Sunday, 1 April 2007

namesake film review

wtchd this arty asien/english fiml today called namesake
when i first got out the moview cudnt explain how crap i thought it was but actually now thinking bout it maybe it ws o.k
lyk it had really beautiful messages, really beautiful lines, it ws slow and very REAL , there ws a beautiful love story, it wsnt exciting or emotional or tumultouse, it was slow and real, its the best way i can describe it, a calm growing love!
i think it wud have been better as a book, a bit to slow for a film!
so go wtch it fully loaded with my thoughts on it
its bengali, lots of bengali speaking but mostly english, that part ws nice
BUT OMG ASIEN MARRIED PPL DID IT!!!!IM SO SCARRED!FRESHY MARRIED OLD ASIEN PPL IT SHOWD THEM DO IT!!!!I COVERED MY EYES I CUDNT COPE
aisen ppl dont do that!they dnt do those things!its crazy ive seen millions of english films and it dusnt bother me bu wtchn aisen ppl it was just wrong!

Saturday, 31 March 2007

happy days!

this is gonna be a truly happy entry!!!!!!
so heres a blog dedicated to all the happy things in life;
i love being home, i love my family, i love my alisha,
ive been shopping bought beautiful new clothes,
lost weight(the best thing)

heres all the NEW things iv done in a week!
had a belly dancing class, omg it hurt, my stomach hurt so bad!but its totally wiked and i think now im a seductress!wink wink!
went to a pilates class, did strange things with my body that will apparently help to strengthen my muscles and give me good posture!i felt well posh, like a new age modern women!

DIRECTIONS FOR THIS TASK → Retype the blog text verbatim, beginning at the words that contain "so go wtch it" and stopping after "was just wrong!".

RECORDED INFORMATION →
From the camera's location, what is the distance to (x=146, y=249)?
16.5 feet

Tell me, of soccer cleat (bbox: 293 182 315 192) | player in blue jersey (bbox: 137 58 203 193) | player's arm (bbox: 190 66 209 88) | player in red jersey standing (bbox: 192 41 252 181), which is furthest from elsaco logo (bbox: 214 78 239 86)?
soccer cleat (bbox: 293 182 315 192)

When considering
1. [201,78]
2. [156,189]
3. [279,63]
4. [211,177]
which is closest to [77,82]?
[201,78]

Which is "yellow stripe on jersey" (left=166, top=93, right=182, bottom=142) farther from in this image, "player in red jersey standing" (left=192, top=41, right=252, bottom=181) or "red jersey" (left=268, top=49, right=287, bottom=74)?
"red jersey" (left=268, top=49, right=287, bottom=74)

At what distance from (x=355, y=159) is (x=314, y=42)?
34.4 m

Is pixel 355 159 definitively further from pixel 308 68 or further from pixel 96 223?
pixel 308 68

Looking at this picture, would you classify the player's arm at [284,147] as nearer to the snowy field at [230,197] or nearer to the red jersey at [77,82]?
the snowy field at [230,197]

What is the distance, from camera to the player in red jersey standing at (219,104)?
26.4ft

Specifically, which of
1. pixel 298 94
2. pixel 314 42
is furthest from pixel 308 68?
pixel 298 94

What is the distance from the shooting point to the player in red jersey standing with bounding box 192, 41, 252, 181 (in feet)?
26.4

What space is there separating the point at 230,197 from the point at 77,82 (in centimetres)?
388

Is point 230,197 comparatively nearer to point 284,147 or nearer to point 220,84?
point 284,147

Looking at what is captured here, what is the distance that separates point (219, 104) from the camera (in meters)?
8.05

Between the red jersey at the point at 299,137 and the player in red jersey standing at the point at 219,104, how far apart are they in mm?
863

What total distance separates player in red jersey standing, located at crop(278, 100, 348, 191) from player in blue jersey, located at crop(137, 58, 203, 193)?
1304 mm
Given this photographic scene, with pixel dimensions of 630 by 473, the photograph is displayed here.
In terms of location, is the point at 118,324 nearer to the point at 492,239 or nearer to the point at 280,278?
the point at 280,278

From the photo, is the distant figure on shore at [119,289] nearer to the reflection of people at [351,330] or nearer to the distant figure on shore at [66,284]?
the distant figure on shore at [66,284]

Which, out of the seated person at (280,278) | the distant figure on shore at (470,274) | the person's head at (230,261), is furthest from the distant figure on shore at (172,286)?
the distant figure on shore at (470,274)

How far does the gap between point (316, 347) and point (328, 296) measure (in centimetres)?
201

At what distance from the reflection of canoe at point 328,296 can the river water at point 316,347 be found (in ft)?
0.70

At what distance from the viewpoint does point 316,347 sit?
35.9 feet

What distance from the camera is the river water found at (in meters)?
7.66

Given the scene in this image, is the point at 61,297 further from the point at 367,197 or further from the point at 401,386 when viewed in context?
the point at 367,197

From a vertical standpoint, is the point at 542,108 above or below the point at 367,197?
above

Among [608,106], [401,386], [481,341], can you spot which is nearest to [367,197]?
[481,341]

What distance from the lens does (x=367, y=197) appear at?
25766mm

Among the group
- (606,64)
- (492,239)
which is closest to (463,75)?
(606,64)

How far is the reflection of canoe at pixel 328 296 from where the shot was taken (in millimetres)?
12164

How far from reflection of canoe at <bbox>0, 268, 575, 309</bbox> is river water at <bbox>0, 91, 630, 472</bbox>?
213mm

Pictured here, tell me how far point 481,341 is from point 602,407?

ANSWER →
so go wtch it fully loaded with my thoughts on it
its bengali, lots of bengali speaking but mostly english, that part ws nice
BUT OMG ASIEN MARRIED PPL DID IT!!!!IM SO SCARRED!FRESHY MARRIED OLD ASIEN PPL IT SHOWD THEM DO IT!!!!I COVERED MY EYES I CUDNT COPE
aisen ppl dont do that!they dnt do those things!its crazy ive seen millions of english films and it dusnt bother me bu wtchn aisen ppl it was just wrong!